::: INPUT ROWS :::

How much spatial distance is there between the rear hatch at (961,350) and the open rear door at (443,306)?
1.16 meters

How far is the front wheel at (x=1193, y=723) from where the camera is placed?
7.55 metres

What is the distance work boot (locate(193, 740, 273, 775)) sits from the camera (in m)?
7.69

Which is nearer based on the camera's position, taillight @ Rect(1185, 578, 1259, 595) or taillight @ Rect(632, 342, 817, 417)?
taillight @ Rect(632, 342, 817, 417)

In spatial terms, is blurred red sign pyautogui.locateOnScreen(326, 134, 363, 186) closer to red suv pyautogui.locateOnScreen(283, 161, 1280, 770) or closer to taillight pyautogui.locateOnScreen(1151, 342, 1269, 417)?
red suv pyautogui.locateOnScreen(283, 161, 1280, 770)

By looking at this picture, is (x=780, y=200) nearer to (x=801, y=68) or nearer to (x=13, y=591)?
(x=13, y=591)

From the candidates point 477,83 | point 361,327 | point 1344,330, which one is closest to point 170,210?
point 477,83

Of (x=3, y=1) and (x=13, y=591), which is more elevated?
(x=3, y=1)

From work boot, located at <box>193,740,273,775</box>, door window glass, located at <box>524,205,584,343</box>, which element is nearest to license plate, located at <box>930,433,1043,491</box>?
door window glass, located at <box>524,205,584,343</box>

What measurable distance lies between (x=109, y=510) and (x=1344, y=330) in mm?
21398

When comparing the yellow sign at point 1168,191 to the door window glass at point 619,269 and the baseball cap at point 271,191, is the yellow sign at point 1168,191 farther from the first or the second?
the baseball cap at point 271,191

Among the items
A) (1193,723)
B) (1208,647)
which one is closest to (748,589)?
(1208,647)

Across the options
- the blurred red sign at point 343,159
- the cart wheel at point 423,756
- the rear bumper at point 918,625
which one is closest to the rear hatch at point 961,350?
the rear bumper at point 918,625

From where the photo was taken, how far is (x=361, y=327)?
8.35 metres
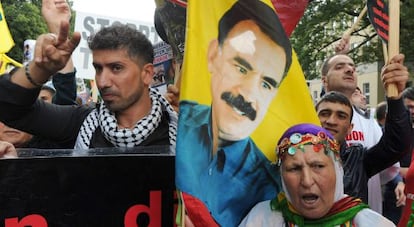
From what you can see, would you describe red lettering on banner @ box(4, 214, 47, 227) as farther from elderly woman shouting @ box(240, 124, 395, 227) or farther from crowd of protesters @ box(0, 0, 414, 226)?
elderly woman shouting @ box(240, 124, 395, 227)

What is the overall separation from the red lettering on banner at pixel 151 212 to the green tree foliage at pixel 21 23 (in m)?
20.2

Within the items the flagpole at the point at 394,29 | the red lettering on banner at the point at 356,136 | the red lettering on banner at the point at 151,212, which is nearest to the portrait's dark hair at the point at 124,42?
the red lettering on banner at the point at 151,212

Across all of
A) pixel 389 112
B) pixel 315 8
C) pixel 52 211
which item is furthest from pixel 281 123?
pixel 315 8

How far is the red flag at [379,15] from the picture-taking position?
2.95 m

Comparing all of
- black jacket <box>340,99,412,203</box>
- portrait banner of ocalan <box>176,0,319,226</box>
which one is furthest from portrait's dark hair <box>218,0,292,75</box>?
black jacket <box>340,99,412,203</box>

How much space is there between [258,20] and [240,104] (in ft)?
1.22

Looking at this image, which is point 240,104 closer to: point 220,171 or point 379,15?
point 220,171

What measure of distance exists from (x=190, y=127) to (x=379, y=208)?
2078 millimetres

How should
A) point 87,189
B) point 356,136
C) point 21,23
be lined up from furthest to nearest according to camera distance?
point 21,23
point 356,136
point 87,189

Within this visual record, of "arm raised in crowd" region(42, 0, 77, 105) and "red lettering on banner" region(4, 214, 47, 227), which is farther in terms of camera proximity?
"arm raised in crowd" region(42, 0, 77, 105)

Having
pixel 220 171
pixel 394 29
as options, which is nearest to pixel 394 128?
pixel 394 29

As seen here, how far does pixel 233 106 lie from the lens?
2.18 metres

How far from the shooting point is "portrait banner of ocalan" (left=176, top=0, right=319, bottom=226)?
6.57 feet

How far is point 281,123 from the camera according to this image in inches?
91.8
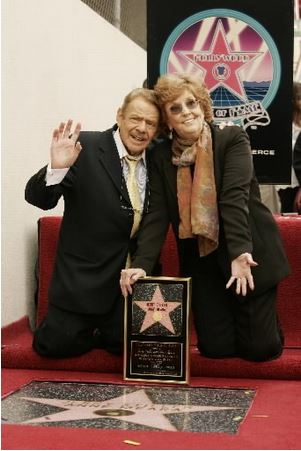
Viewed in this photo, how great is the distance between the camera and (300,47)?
26.8 ft

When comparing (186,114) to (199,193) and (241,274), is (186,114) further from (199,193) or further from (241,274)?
(241,274)

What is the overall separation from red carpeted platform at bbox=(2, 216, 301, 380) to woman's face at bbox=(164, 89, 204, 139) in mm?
680

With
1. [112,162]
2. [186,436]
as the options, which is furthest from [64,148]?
[186,436]

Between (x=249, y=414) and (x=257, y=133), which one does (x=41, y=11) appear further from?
(x=249, y=414)

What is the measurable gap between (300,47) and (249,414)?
247 inches

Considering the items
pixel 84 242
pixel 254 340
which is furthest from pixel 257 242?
pixel 84 242

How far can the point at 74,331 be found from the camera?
319 centimetres

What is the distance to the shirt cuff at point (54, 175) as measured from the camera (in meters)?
3.02

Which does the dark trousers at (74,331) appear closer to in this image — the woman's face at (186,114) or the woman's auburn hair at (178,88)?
the woman's face at (186,114)

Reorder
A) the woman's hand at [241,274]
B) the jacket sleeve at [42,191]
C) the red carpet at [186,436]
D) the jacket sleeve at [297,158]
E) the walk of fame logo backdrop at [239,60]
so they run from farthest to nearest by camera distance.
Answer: the jacket sleeve at [297,158], the walk of fame logo backdrop at [239,60], the jacket sleeve at [42,191], the woman's hand at [241,274], the red carpet at [186,436]

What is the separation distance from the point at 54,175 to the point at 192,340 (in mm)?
1071

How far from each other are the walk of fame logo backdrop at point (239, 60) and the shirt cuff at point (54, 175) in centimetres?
92

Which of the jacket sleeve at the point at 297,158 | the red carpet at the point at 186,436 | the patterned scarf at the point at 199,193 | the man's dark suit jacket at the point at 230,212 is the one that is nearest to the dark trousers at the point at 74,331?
the man's dark suit jacket at the point at 230,212

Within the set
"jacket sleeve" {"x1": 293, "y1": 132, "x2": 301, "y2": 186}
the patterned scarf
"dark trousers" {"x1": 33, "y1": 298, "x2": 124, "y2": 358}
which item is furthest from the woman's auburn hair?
"jacket sleeve" {"x1": 293, "y1": 132, "x2": 301, "y2": 186}
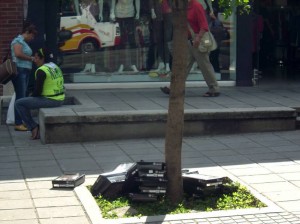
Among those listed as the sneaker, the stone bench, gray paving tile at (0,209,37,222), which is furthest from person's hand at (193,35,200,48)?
gray paving tile at (0,209,37,222)

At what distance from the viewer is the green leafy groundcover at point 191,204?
7.42 metres

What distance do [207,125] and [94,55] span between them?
413 centimetres

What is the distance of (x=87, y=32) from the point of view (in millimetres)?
14547

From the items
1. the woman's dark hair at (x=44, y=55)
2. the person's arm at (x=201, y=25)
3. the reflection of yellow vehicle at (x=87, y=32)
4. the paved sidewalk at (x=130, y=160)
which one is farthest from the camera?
the reflection of yellow vehicle at (x=87, y=32)

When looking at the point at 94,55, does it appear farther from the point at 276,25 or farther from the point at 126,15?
the point at 276,25

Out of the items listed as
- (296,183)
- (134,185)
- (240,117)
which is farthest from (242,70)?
(134,185)

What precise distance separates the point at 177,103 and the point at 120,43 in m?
7.41

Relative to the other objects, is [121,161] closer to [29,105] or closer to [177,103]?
[29,105]

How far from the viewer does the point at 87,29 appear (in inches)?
572

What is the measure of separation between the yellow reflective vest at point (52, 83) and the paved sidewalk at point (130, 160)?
30.9 inches

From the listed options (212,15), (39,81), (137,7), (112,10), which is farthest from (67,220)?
(212,15)

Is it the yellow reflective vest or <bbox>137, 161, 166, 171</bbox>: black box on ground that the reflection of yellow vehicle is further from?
<bbox>137, 161, 166, 171</bbox>: black box on ground

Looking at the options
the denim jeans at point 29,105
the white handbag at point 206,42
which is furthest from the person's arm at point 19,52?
the white handbag at point 206,42

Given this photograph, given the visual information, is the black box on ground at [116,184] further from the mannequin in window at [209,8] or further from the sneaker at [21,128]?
the mannequin in window at [209,8]
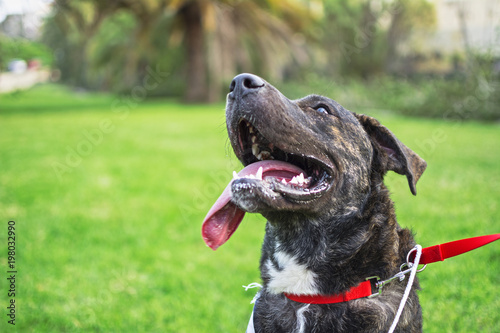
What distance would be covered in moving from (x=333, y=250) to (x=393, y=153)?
30.5 inches

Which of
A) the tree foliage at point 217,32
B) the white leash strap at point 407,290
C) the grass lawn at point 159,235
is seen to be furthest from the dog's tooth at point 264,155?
the tree foliage at point 217,32

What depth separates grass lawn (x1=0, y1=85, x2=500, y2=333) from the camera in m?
3.87

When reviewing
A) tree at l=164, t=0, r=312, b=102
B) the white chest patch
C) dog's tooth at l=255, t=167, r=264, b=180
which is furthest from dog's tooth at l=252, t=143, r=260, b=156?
tree at l=164, t=0, r=312, b=102

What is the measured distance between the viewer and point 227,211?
2.51m

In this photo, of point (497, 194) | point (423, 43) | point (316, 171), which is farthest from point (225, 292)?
point (423, 43)

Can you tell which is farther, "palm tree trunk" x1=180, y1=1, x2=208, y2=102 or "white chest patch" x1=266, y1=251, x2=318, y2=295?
"palm tree trunk" x1=180, y1=1, x2=208, y2=102

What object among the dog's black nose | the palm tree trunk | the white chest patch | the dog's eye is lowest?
the palm tree trunk

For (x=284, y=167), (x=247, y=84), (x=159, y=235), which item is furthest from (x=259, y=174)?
(x=159, y=235)

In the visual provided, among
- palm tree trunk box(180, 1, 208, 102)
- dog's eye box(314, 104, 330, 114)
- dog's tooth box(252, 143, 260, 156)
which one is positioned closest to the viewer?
dog's tooth box(252, 143, 260, 156)

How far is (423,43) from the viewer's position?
22.7 meters

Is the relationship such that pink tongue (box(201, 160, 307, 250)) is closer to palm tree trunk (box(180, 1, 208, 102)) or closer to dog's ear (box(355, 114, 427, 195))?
dog's ear (box(355, 114, 427, 195))

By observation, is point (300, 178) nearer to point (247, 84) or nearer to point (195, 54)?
point (247, 84)

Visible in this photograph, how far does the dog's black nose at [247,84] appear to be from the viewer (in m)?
2.35

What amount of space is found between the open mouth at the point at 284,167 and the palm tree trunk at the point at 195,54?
1902 centimetres
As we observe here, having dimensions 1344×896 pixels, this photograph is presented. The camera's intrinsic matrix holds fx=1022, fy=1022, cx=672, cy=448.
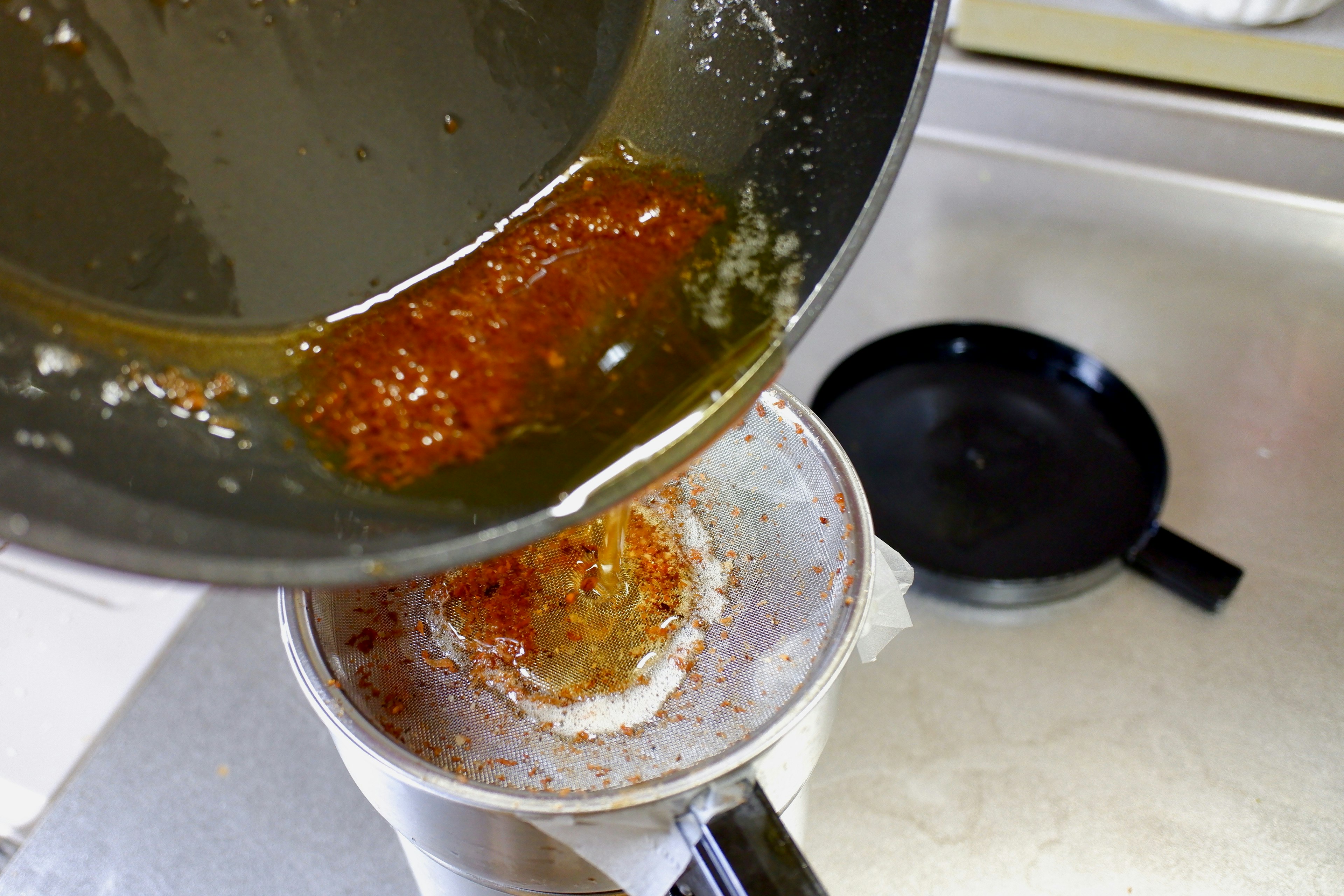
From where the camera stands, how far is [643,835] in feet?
1.97

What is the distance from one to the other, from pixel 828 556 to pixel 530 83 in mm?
388

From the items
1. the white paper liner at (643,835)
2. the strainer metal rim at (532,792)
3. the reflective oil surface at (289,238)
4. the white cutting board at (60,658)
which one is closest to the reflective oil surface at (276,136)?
the reflective oil surface at (289,238)

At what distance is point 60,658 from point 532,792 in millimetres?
763

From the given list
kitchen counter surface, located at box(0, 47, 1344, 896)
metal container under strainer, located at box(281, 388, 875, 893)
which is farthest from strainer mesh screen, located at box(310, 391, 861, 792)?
kitchen counter surface, located at box(0, 47, 1344, 896)

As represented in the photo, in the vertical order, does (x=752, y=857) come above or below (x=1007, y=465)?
above

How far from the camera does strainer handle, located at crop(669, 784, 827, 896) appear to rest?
1.81ft

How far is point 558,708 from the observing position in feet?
2.46

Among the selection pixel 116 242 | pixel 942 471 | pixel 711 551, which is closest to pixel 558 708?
pixel 711 551

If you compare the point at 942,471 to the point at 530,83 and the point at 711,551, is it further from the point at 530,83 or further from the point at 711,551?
the point at 530,83

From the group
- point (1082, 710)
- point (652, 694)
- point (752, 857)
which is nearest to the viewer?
point (752, 857)

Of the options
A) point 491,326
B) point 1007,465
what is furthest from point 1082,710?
point 491,326

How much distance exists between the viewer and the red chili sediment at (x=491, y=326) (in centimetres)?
58

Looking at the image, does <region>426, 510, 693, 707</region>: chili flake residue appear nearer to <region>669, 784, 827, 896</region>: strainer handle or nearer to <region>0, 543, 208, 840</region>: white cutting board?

:::

Repeat exactly the lines from the line containing "As represented in" through the end of the listing above; both boundary lines are part of the output.

▶ [SOLUTION TO THIS TASK]:
As represented in the photo, in the vertical order, does (x=752, y=857) come above or below (x=1007, y=465)?
above

How far from the camera does strainer handle, located at crop(669, 784, 827, 896) appear to rest?
1.81ft

How far is point 558,708 from the observing position in feet?
2.46

Among the selection pixel 116 242 | pixel 942 471 | pixel 711 551, which is closest to pixel 558 708?
pixel 711 551

If you compare the point at 942,471 to the point at 530,83 and the point at 711,551, is it further from the point at 530,83 or further from the point at 711,551?
the point at 530,83

From the group
- point (1082, 710)
- point (652, 694)
- point (752, 857)
which is nearest to the viewer?
point (752, 857)

Of the options
A) point 491,326
B) point 1007,465
what is furthest from point 1082,710?
point 491,326

How much distance exists between the viewer and the red chili sediment at (x=491, y=326) (in centimetres)?
58

Looking at the image, does <region>426, 510, 693, 707</region>: chili flake residue appear nearer to <region>669, 784, 827, 896</region>: strainer handle or nearer to <region>0, 543, 208, 840</region>: white cutting board?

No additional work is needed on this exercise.